To determine whether carfilzomib-mediated proteasome inhibition impacted proliferation, its effect in IL-6–independent (RPMI 8226, U266) and IL-6–dependent (ANBL-6, KAS-6/1) myeloma cell lines was tested. A dose-dependent decrease in cell viability was found in ANBL-6 and RPMI 8226 cells (Figure 2A), and U266 and KAS-6/1 cells (data not shown), treated continuously with carfilzomib for 24 hours, with an IC₅₀ less than 5 nM in both after 24 hours. This effect was further enhanced at 48 and 72 hours (data not shown). To determine whether the observed viability changes were caused by induction of apoptosis, MM cell lines were treated continuously with carfilzomib at 5 nM (U266, KAS-6/1) or 10 nM (RPMI 8226, ANBL-6). An apoptosis-specific DNA fragmentation ELISA revealed that low-dose carfilzomib induced apoptosis in all cell lines to varying degrees (Figure 2B).
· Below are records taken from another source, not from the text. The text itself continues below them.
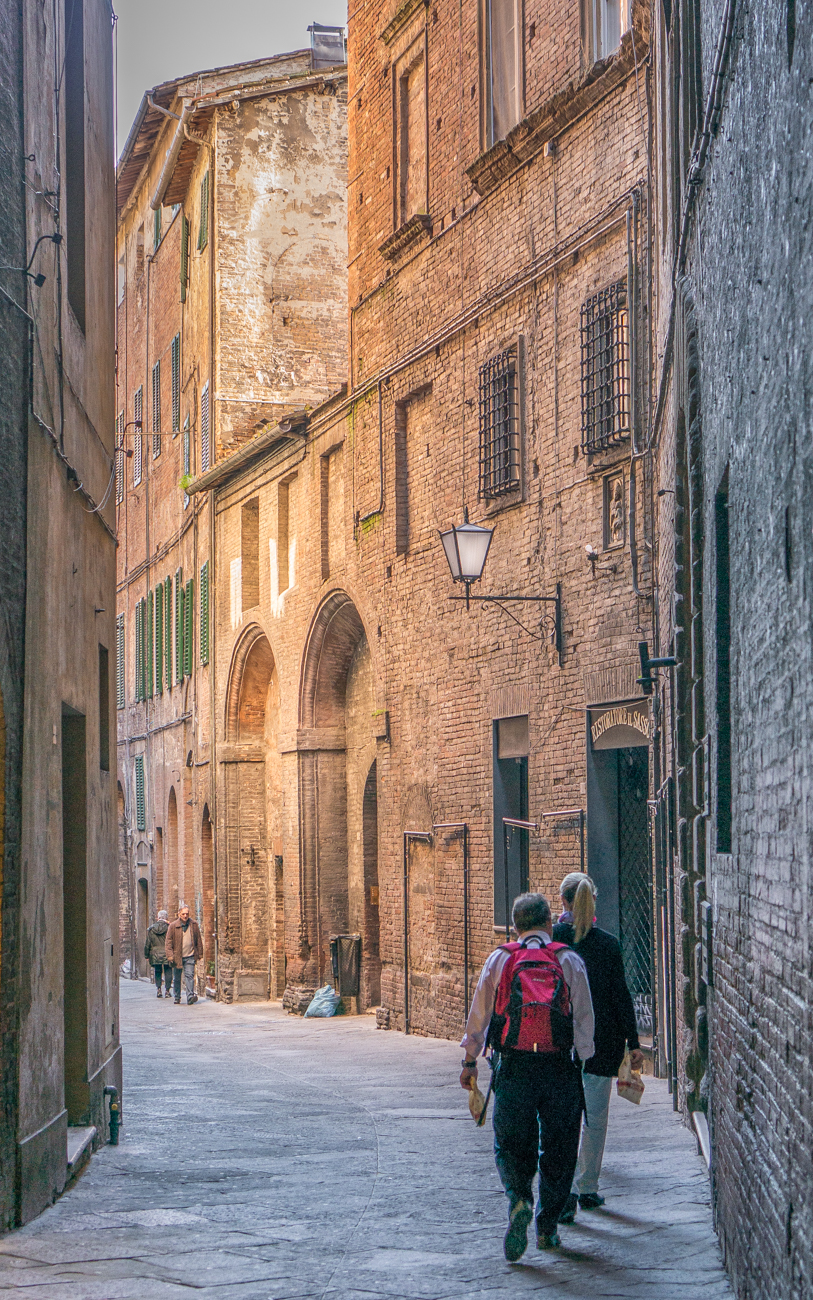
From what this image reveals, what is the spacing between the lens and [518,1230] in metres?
6.24

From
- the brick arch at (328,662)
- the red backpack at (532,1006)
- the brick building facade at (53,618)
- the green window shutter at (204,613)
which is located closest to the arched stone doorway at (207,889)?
the green window shutter at (204,613)

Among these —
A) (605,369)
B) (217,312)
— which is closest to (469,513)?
(605,369)

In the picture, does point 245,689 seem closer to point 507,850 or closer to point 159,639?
point 159,639

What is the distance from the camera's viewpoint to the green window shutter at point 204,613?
89.2 feet

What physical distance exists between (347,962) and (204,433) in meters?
10.3

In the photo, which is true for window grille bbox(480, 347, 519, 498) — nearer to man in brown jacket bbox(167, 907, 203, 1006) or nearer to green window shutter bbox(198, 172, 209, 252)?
man in brown jacket bbox(167, 907, 203, 1006)

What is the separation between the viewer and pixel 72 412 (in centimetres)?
968

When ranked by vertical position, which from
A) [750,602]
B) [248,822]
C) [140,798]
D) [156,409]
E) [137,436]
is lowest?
[248,822]

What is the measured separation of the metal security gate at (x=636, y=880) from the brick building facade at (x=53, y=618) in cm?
414

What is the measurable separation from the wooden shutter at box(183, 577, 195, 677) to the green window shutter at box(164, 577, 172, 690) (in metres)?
1.80

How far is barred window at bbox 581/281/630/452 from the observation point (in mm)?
12898

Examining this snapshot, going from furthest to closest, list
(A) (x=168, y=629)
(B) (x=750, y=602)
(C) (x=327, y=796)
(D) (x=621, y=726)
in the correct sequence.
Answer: (A) (x=168, y=629) < (C) (x=327, y=796) < (D) (x=621, y=726) < (B) (x=750, y=602)

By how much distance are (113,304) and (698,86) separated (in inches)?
247

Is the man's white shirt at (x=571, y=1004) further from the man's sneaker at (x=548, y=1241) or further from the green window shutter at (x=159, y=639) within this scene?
the green window shutter at (x=159, y=639)
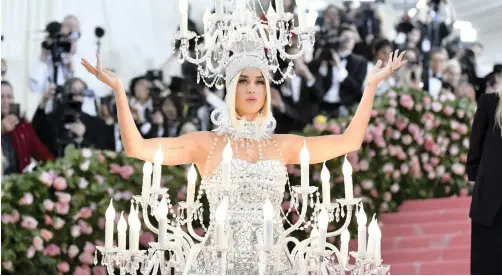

Pulse treatment for 1 hour with carfilzomib followed by exposure to drug-free medium also induced a dose-dependent inhibition of proliferation, though higher drug concentrations were necessary (Figure 2C). This activity was associated with DNA fragmentation (Figure 2D), and enhanced levels of programmed cell death were also detected by staining with Annexin V, which showed a 2.5-fold increase after a 1-hour pulse with 100 nM carfilzomib in ANBL-6 cells (data not shown).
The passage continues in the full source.